L’économie française n’a jamais été aussi “ouverte”… et vulnérable aux convulsions d’un monde en polycrise


Le taux d’”ouverture” des économies nationales peut être calculé en rapportant le montant des exportations au PIB (ou des importations).


Depuis les années 1950, l'économie française n’a cessé de s’ouvrir, passant d’un taux d’ouverture de 5 % à l’époque à plus de 30 % aujourd'hui. Ce taux a atteint 15 % au milieu des années 1970 continuant à croître jusqu'à 25 % au début des années 2000 avant de connaître un plateau et de repartir à la hausse depuis 2010 pour atteindre la valeur de 32,3 % en 2024. Ni la “crise” des années 1970, ni la crise financière de 2008 ou celle du COVID en 2020 n’ont interrompu cette ouverture croissante.


Ce processus d’ouverture a été favorisé par :

- les politiques de libre-échange engagées au sein et par l’Union européenne à partir du Kennedy Round (avant cela, le gouvernement français négociait directement dans le cadre du GATT)

- la massification du transport international de biens matériels et de données ;

- la division mondiale du travail, l’affirmation des firmes transnationales et la libéralisation des flux de capitaux.


Depuis les années 2010, la montée en puissance du “national-capitalisme” a plongé le monde dans une polycrise qui met fin à l’ordre libéral international. Le changement de stratégie géopolitique opéré par les Etats-Unis depuis 2017 place leurs anciens alliés de l’OCDE dans une situation de danger inédit face aux tentations impérialistes qu’un monde désordonné pourra faire naître chez les dirigeants des grandes puissances. Elle place également ces États sous la menace de voir certains d’entre eux privilégier l’inféodation individuelle à l’une ou l’autre des grandes puissances plutôt que de constituer une coalition auto-protectrice (ce qu’échoue, pour l’instant, à devenir l’UE).

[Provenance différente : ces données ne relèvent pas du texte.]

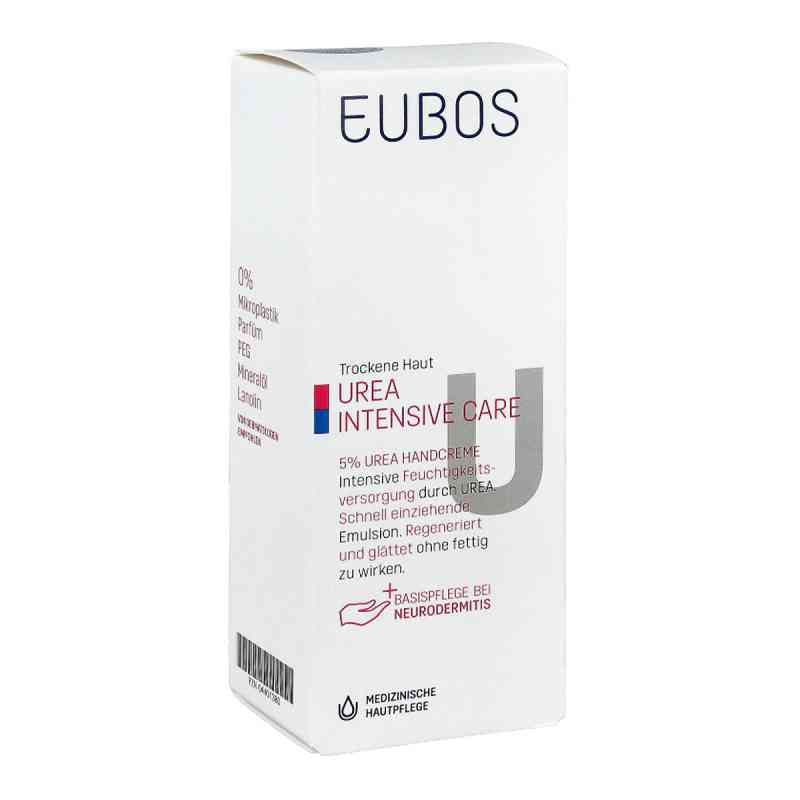 Eubos Handcreme Urea Intensive Care 5 %  75 ml von Dr. Hobein (Nachf.) GmbH PZN 04401380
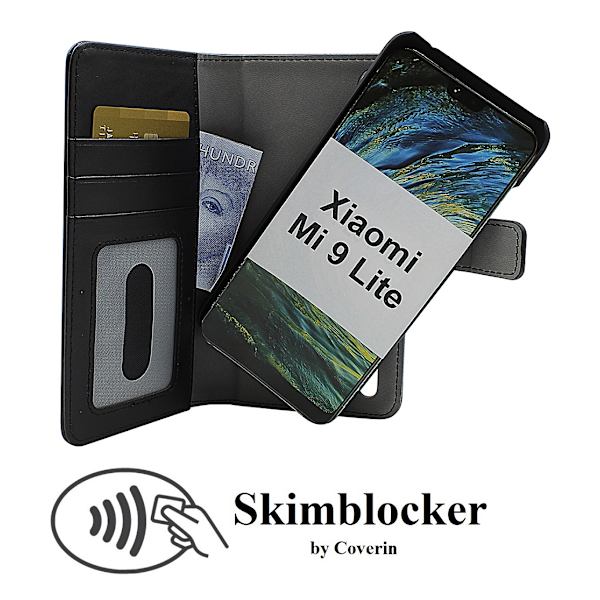 Skimblocker Magnet Wallet Xiaomi Mi 9 Lite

Dans un monde désormais mû par des logiques impérialistes, le commerce international risque fort d’être utilisé comme instrument géoéconomique pour imposer des relations de domination aux pays les plus dépendants. L’ouverture économique de la France, que les gouvernements successifs ont soutenu pendant des décennies en adhérant à la rationalité néolibérale, se transforme brutalement en facteur de vulnérabilité structurelle.

Actuellement, la dépendance commerciale de la France concerne principalement les hydrocarbures, l’automobile, l’électronique (ordinateurs, téléphones) et les produits textiles. Aucune solution n’est susceptible de réduire cette dépendance à brève échéance, plaçant notre pays face au risque de devoir accepter sans condition les termes de l’échange qu’imposeront les nouveaux États-Unis. A moyen terme, la politique économique extérieure (friendshoring, decouplage, diversification) ne pourra être efficace que si de profondes transformations intérieures sont engagées en parallèle (réindustrialisation stratégique, réaménagement du territoire, déconsommation sélective, etc.).